Excerpt to read:
---
The Importance of Companies Incorporation in Saudi Arabia


Posted October 17, 2023 by alflawfirm

Companies Incorporation plays a vital role in the development of the economy and the promotion of sustainable growth in the Kingdom of Saudi Arabia.
 
Companies Incorporation plays a vital role in the development of the economy and the promotion of sustainable growth in the Kingdom of Saudi Arabia. The Kingdom provides a conducive environment for company incorporation, as it has legislation and legal procedures that protect shareholders' rights and encourage investment.

Saudi Companies Incorporation contributes to providing employment opportunities for citizens and improving the services provided to the community. In order to achieve these goals, the Saudi government is keen to encourage both domestic and foreign investment by providing the necessary infrastructure and facilities, thus creating the best environment for setting up and managing these companies. This is done through the development of systems and legislation to enhance the business environment and provide better protection and benefits for investors.

company incorporation in the Kingdom of Saudi Arabia is considered a strategic partner in achieving the Saudi Vision 2030, which aims to diversify the economy. They are also a fundamental element in economic development, sustainable progress, and the promotion of investment while providing greater employment opportunities.

The Nature of a Company Incorporation and Its Forms

Article 2 of the Saudi Companies law, issued by the Council of Ministers' Decision No. 678 on 29/11/1443 H, stipulates that a company is a legal entity established in accordance with the provisions of the law based on an incorporation contract or a foundation system. It requires two or more persons to contribute, individually or jointly, with money, work, or both, to pursue a project aimed at making a profit and sharing the resulting profit or loss. However, the law allows for the establishment of a company by the sole will of one person, and non-profit companies can also be established according to the provisions of Chapter 7 of the law.

Companies’ incorporation in accordance with the provisions of the Companies Law is of Saudi nationality, and therefore, its headquarters must be located in the Kingdom of Saudi Arabia. It is worth mentioning that a company incorporation in accordance with the provisions of the Companies Law may take one of the following forms, as stated in Article 4:
1- General Partnership
2- Limited Partnership
3- Joint-Stock Company
4- Simplified Joint-Stock Company
5- Limited Liability Company

Saudi Arabia Company Incorporation
Many people are often unclear about the process and mechanism of establishing a company within the Kingdom. However, the regulatory authority has taken this into consideration to facilitate and encourage investment within the Kingdom, as previously mentioned. Founders are required to submit an application for the company incorporation and register it with the commercial register. They must also attach the articles of incorporation or the foundation system, as well as the necessary data and documents, according to the type of company.
---
Dataset rows
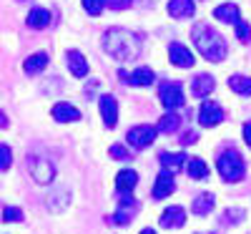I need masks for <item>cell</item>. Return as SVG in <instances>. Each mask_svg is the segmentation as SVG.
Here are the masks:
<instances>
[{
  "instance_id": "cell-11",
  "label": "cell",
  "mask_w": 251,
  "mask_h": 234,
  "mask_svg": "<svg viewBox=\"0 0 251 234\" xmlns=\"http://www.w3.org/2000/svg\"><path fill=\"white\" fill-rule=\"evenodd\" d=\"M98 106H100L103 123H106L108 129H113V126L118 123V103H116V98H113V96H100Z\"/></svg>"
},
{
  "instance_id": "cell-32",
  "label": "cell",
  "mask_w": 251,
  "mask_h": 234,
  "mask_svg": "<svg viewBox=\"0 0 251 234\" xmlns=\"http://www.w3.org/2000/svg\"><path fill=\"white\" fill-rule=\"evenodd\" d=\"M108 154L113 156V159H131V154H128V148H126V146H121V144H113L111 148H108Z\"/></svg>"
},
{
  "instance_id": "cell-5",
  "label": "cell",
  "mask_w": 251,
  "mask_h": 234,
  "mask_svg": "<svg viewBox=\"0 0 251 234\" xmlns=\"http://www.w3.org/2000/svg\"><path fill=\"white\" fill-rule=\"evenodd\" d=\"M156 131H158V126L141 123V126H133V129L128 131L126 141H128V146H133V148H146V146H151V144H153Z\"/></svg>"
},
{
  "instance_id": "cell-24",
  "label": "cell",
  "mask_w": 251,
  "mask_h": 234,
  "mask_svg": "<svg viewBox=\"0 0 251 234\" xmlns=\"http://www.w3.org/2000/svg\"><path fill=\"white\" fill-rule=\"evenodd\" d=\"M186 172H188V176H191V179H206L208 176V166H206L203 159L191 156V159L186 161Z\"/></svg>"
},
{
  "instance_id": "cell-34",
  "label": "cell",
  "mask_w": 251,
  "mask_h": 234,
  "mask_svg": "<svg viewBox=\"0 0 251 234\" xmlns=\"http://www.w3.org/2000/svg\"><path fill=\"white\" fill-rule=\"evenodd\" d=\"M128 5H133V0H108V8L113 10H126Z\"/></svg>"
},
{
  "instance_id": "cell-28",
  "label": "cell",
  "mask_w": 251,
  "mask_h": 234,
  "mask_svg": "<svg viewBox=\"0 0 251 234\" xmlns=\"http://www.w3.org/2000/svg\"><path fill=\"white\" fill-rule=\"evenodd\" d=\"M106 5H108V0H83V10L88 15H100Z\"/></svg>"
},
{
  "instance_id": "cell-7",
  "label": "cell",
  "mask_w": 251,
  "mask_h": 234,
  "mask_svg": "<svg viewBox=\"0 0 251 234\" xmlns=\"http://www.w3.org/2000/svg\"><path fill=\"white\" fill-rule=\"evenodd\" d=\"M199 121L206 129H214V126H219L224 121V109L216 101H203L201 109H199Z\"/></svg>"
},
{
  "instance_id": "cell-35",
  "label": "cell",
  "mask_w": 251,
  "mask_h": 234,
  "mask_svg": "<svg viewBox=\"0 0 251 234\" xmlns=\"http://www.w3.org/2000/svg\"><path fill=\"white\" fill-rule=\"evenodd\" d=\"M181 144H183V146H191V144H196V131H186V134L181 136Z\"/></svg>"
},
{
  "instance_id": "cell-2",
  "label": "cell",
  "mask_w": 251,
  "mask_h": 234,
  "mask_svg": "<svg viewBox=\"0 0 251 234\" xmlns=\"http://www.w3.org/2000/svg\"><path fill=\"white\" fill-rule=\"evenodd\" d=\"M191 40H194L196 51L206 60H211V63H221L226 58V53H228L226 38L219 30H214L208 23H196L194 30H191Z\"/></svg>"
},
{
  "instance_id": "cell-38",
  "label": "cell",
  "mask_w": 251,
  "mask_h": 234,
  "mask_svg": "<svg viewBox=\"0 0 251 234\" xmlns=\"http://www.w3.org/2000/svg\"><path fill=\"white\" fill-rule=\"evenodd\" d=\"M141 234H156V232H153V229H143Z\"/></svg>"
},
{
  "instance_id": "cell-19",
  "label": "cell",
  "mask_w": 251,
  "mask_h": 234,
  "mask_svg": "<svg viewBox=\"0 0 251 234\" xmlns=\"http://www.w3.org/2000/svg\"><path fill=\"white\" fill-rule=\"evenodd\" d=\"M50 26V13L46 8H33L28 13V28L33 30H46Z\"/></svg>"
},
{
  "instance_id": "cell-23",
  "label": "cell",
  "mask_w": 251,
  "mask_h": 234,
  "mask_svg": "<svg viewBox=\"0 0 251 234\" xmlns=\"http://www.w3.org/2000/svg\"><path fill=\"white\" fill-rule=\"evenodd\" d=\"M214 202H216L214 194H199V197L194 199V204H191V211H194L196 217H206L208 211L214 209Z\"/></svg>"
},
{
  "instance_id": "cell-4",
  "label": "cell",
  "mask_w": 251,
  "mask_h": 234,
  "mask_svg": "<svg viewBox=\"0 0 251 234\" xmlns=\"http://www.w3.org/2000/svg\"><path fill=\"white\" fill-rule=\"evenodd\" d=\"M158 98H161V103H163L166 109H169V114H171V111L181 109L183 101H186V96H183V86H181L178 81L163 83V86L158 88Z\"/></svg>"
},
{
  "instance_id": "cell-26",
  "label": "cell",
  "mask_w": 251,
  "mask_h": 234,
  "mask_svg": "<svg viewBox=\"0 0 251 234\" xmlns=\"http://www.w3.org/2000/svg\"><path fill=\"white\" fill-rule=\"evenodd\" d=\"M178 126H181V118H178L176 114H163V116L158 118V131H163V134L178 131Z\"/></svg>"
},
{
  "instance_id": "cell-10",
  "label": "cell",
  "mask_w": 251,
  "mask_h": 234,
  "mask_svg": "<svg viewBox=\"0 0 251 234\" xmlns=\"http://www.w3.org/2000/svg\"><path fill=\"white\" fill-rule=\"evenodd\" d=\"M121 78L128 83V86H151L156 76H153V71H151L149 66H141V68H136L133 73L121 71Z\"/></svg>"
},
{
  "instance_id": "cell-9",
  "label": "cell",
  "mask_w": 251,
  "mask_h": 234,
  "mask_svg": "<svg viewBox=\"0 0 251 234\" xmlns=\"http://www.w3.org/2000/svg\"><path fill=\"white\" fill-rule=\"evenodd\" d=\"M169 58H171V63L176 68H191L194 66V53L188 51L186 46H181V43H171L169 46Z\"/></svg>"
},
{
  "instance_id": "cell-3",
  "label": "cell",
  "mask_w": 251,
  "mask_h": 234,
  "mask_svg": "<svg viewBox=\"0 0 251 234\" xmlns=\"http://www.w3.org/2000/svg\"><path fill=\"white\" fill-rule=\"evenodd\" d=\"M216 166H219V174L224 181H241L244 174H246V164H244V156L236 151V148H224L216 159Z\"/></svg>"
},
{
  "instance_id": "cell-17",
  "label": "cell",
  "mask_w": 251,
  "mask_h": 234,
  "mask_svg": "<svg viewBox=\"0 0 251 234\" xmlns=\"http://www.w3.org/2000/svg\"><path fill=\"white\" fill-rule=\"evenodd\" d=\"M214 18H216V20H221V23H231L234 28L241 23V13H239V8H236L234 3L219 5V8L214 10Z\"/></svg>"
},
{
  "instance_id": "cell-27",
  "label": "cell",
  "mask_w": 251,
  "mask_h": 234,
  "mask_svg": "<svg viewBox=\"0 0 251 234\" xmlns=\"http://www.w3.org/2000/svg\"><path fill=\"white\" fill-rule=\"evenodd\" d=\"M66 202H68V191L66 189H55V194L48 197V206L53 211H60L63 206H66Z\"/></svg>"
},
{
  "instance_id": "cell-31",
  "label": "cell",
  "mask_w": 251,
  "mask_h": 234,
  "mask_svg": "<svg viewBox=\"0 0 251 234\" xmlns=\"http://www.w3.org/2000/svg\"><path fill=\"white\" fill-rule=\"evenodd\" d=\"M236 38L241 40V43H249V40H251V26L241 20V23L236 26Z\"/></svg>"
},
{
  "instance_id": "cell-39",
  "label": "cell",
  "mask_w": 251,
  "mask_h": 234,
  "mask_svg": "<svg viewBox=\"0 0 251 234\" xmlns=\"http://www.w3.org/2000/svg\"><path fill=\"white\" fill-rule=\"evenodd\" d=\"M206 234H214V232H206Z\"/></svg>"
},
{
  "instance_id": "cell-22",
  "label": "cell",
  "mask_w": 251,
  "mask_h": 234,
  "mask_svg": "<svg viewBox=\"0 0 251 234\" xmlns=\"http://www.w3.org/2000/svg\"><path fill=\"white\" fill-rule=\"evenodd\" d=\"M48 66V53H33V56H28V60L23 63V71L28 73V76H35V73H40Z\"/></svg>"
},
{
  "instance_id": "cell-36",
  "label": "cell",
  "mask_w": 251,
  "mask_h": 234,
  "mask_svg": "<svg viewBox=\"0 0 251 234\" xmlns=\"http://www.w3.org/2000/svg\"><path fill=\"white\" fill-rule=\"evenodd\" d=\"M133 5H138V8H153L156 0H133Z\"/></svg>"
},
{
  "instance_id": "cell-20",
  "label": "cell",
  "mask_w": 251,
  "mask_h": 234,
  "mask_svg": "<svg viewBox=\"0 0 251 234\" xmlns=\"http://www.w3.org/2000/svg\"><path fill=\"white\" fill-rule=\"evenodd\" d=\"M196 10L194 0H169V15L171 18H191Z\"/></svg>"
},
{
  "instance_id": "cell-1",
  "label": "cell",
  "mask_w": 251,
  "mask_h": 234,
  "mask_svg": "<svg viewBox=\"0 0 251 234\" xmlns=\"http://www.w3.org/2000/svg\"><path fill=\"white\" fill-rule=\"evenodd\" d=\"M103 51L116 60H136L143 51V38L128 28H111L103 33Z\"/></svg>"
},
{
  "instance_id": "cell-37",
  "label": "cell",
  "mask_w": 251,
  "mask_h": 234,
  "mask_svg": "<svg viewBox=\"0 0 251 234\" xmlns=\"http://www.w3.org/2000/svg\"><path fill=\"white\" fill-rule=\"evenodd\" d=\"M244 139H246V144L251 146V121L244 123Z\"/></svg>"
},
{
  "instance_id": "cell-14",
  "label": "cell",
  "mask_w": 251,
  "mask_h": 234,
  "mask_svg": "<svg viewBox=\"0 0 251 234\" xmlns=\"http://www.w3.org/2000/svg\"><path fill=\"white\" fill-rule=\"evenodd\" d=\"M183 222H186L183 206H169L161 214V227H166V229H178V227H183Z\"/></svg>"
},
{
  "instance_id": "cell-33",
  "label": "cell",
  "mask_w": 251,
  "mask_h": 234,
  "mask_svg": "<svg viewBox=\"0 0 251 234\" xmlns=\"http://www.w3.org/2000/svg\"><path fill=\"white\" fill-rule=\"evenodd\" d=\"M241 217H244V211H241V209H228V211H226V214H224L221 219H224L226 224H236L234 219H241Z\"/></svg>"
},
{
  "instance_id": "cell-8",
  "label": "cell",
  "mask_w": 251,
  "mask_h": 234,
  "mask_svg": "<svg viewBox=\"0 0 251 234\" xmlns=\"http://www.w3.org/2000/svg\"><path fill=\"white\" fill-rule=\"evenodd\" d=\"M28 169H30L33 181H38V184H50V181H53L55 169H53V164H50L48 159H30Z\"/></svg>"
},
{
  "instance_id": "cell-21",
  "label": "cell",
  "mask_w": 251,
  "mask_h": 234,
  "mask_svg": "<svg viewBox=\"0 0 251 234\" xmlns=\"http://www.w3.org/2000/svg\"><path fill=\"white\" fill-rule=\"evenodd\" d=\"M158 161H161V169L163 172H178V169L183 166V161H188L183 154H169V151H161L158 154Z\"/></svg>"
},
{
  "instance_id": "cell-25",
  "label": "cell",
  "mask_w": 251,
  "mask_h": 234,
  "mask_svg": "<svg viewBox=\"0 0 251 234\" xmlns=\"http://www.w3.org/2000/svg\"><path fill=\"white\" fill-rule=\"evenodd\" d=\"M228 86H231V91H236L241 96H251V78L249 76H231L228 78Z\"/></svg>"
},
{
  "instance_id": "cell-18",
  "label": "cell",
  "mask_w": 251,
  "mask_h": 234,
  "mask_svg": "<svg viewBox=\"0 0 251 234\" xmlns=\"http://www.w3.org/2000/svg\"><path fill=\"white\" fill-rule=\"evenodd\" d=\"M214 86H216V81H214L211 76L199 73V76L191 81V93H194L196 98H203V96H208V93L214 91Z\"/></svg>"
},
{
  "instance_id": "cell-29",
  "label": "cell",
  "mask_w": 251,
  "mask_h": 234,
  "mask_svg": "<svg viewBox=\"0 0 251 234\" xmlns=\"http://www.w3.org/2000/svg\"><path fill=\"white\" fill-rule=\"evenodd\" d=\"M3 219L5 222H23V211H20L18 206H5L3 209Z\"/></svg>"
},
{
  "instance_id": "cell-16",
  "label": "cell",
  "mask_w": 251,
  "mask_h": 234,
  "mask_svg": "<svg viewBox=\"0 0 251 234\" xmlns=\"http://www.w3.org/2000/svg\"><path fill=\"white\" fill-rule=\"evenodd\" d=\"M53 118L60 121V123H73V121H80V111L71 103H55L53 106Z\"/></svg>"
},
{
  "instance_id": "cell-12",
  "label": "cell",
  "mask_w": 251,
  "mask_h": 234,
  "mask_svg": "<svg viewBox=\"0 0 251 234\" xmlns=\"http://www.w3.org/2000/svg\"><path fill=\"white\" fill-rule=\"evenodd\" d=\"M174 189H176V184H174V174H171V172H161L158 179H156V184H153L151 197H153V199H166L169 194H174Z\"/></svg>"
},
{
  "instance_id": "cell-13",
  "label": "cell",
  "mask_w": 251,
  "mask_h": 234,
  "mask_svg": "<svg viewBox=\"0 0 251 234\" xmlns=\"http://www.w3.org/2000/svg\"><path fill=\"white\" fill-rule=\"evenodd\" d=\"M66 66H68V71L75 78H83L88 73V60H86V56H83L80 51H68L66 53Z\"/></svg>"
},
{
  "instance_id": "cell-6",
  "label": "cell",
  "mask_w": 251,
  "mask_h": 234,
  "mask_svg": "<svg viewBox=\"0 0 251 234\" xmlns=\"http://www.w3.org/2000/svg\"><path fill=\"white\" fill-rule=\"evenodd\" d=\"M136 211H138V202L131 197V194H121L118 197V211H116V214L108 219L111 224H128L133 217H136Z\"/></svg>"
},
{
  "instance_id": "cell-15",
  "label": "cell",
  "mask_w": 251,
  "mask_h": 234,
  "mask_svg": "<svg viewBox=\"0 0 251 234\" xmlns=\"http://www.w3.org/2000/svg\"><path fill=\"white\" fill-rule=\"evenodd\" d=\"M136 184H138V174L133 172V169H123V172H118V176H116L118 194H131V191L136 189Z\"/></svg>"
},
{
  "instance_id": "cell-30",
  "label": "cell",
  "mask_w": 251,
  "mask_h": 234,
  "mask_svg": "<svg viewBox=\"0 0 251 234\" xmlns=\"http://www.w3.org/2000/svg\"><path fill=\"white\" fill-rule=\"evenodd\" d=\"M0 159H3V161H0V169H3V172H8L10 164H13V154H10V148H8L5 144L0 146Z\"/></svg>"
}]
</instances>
---
To be done:
1. From the article on Saudi company incorporation, quote the passage between "Article 2 of" and "of the law.", inclusive.
2. According to the article on Saudi company incorporation, where must the headquarters of a company formed under the Companies Law be located?

Answers below:
1.
Article 2 of the Saudi Companies law, issued by the Council of Ministers' Decision No. 678 on 29/11/1443 H, stipulates that a company is a legal entity established in accordance with the provisions of the law based on an incorporation contract or a foundation system. It requires two or more persons to contribute, individually or jointly, with money, work, or both, to pursue a project aimed at making a profit and sharing the resulting profit or loss. However, the law allows for the establishment of a company by the sole will of one person, and non-profit companies can also be established according to the provisions of Chapter 7 of the law.

2. In the Kingdom of Saudi Arabia.